Long one of my favorite recipes, Oliver’s Company Plum Cake is a gem that I’m more than happy to share with you! Follow these steps in precisely the order given. Making the Streusel Topping before you make the cake will prevent the egg whites and baking powder in the cake from losing their rising power. As always with cake-making, ensure all ingredients are at room temperature.

Company Plum Cake:

To Prepare the Streusel Topping for the Cake:

½ c. brown sugar, packed
1 tsp. cinnamon
¼ c. butter or margarine, softened

Combine brown sugar and cinnamon until thoroughly mixed. Using  a fork, cut in butter or margarine until well-mixed and crumbly. Set aside.

To Prepare the Cake:

¼ c. butter or margarine, softened
1 c. granulated sugar
2 large eggs, separated
1-½ c. all-purpose flour
1 tsp. baking powder
½ c. milk
15 prune plums, halved and pitted

Preheat oven to 350 deg. F. (see Note). Spray-grease 9x9-in. cake pan. Cream butter and sugar until no grainy texture remains when you rub creamed mixture between thumb and index finger. Add egg yolks, continuing to beat well. Combine flour and baking powder in a separate bowl. Add flour mixture into butter-egg mixture in alternate thirds with milk. In another bowl, whip egg whites until stiff, gently folding into batter. 

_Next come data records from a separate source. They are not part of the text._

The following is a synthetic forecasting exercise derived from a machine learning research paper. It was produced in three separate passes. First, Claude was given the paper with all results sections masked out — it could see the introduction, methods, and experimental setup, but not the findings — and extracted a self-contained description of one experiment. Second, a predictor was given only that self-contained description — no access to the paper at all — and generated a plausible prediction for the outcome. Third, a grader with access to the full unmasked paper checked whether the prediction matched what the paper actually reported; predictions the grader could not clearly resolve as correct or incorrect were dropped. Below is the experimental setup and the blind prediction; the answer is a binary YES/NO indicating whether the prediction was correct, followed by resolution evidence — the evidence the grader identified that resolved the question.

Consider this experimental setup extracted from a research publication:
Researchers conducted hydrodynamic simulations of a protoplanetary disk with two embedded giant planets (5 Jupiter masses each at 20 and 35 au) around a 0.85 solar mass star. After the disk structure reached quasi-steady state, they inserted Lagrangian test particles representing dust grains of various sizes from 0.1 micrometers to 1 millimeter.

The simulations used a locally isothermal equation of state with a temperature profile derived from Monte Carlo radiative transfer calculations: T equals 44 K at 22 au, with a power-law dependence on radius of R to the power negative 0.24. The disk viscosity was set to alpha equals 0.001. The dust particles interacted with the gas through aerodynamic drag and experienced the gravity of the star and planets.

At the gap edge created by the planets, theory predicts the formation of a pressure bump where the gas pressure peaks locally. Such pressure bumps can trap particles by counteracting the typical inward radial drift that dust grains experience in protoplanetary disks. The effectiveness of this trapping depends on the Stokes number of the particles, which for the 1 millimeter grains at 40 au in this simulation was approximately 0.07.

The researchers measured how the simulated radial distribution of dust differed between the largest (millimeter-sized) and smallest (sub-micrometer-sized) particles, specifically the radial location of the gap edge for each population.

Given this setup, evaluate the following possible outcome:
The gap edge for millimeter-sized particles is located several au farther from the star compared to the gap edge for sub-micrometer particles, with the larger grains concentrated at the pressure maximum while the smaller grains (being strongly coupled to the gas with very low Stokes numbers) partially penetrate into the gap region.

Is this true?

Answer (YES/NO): YES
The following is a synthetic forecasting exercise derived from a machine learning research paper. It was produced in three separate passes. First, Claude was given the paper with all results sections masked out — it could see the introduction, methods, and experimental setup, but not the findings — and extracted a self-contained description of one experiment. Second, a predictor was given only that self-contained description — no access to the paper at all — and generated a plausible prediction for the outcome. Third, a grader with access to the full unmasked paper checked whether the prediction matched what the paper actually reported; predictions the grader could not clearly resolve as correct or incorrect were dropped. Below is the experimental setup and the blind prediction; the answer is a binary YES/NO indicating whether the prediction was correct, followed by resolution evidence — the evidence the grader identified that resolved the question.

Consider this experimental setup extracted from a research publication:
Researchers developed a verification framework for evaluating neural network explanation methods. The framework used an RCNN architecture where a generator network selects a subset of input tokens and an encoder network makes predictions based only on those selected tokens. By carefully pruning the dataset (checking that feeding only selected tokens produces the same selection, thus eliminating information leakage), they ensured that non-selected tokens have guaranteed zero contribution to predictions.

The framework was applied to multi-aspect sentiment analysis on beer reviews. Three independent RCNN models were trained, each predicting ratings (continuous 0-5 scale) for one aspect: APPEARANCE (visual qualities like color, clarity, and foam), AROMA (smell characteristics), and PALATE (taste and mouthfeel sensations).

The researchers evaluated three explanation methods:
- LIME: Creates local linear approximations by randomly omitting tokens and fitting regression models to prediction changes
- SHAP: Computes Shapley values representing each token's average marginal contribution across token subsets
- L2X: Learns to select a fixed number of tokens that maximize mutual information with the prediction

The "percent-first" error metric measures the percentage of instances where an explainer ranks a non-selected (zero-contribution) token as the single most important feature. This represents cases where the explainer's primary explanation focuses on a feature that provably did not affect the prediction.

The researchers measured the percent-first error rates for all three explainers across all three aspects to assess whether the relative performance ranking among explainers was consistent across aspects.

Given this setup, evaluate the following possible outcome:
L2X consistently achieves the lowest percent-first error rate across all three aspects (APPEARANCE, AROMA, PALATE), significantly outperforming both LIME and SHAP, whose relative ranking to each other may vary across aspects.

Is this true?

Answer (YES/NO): NO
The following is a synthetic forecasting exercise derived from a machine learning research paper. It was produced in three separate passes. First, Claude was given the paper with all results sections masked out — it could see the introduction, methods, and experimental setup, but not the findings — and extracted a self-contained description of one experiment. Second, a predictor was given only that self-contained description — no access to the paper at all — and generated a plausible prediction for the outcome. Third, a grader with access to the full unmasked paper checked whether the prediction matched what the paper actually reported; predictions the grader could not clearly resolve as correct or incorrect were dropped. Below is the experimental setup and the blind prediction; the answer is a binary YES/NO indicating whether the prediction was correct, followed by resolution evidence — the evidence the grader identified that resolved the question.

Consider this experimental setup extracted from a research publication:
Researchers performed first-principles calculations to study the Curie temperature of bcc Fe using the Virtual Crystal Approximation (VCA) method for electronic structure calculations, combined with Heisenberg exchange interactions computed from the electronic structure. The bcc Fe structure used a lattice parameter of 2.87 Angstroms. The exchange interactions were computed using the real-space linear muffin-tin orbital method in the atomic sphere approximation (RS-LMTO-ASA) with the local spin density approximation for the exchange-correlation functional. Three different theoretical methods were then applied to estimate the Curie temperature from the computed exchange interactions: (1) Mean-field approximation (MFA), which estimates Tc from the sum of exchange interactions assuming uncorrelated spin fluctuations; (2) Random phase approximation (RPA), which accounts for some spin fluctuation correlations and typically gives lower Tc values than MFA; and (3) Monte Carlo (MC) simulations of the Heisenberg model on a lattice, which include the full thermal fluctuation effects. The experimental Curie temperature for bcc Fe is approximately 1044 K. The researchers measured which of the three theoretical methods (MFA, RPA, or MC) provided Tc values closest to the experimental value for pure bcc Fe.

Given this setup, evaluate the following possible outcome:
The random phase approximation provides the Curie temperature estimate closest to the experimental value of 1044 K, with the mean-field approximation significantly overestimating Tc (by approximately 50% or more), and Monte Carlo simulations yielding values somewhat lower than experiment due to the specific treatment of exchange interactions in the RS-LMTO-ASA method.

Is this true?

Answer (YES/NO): NO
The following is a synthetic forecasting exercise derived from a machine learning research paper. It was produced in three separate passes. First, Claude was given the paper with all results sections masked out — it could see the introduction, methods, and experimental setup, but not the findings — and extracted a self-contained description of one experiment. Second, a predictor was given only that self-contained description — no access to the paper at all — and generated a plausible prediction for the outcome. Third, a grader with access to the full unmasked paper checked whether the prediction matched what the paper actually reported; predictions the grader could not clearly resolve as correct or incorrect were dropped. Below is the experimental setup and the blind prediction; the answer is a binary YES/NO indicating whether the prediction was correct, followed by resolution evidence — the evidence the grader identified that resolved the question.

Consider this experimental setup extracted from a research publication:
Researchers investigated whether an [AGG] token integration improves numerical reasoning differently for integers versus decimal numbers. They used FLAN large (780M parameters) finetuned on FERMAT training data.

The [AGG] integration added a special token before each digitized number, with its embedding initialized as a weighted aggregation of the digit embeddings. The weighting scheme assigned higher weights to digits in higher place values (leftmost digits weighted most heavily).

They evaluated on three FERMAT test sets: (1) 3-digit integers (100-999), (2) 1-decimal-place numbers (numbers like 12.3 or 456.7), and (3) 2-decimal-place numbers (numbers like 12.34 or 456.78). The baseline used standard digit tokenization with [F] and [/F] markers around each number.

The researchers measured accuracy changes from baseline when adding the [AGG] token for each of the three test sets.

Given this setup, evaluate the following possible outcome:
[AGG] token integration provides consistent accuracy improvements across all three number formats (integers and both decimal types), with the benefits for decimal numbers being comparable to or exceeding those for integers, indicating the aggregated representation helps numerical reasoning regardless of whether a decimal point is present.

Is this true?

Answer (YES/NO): NO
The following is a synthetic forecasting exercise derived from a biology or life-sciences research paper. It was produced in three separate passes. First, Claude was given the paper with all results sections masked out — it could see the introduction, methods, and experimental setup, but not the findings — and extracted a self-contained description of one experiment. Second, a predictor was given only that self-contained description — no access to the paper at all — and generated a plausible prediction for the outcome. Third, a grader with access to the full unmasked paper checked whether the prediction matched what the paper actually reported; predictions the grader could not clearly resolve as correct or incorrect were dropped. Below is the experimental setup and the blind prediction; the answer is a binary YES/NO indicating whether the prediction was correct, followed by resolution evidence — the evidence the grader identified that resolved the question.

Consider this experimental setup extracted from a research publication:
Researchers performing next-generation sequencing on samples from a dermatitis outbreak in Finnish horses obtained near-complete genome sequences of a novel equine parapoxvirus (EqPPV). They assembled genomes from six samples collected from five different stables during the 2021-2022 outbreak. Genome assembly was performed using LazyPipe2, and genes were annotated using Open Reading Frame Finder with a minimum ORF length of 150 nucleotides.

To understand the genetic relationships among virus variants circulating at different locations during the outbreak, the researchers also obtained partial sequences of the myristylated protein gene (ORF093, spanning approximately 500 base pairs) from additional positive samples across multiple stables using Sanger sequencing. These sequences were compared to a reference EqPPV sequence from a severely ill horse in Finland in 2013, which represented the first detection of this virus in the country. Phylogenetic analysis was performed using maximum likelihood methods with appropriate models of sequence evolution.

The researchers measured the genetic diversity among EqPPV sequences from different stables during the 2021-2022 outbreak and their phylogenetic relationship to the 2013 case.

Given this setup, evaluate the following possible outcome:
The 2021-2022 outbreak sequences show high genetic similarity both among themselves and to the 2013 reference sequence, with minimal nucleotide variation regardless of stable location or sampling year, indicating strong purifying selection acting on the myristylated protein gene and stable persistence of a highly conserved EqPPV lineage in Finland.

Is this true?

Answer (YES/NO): NO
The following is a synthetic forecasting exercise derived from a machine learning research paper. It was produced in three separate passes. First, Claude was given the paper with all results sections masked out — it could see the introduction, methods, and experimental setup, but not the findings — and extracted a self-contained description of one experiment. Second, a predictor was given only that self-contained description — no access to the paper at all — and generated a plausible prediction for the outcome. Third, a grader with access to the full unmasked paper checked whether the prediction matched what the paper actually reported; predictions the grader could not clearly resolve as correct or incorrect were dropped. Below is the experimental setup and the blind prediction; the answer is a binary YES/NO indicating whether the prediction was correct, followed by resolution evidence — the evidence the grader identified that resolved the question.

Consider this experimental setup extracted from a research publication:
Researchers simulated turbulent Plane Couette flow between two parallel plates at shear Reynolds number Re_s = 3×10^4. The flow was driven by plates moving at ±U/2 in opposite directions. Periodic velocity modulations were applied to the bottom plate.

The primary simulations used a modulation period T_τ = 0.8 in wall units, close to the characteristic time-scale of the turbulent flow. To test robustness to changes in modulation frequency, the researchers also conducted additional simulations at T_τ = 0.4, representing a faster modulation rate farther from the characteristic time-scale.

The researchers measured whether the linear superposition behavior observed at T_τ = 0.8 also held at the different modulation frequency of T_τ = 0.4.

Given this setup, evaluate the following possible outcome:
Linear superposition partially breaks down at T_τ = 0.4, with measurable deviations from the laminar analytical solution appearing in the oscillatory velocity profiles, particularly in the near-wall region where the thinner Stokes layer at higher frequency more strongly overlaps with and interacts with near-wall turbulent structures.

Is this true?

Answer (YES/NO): NO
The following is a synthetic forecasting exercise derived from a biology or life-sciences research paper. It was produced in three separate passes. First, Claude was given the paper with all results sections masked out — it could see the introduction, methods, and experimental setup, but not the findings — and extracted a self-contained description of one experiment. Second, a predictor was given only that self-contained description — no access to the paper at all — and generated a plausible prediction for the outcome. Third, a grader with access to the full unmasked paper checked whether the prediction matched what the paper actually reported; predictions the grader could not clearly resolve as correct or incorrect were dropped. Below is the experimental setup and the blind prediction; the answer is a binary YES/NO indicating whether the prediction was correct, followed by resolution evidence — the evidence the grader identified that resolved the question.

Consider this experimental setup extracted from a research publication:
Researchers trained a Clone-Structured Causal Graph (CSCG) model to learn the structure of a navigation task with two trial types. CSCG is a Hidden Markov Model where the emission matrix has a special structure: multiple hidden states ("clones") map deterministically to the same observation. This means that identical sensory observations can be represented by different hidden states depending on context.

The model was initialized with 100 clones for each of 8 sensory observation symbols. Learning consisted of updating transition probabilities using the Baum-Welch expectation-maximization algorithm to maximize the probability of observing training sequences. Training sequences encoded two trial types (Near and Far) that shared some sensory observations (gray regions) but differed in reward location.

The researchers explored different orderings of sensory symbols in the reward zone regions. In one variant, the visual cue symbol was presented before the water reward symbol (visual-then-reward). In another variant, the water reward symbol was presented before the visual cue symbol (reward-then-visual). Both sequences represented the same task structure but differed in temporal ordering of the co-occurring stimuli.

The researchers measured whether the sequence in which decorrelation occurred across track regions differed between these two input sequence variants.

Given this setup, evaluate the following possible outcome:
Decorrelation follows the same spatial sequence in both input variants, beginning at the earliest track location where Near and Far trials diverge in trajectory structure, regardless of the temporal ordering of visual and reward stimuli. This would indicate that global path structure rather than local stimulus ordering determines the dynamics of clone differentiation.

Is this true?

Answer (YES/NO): NO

Pour batter into pie dish, smoothing with spatula. Place halved prune plums lightly onto batter. Sprinkle Streusel Topping over plums. Bake 45-to-50 min. Best served warm. Serves 8.

Note: If using an ovenproof glass baking dish, preheat oven to 325 deg. F.

To Glaze the Plums:

¾ c. icing sugar, sifted (“confectioners” or “powdered” sugar)
1 tbsp. whole milk or light cream (see Further Note)
½ tsp. almond extract

Combine well, drizzling over slightly cooled cake.

Further Note: I make this cake with low-fat skim milk, but skim milk is too thin for the glaze. Using whole milk or cream produces a far superior result. You can drizzle the glaze from a spoon, but drizzling it from a small funnel or a squeeze bottle will once again produce the best result. 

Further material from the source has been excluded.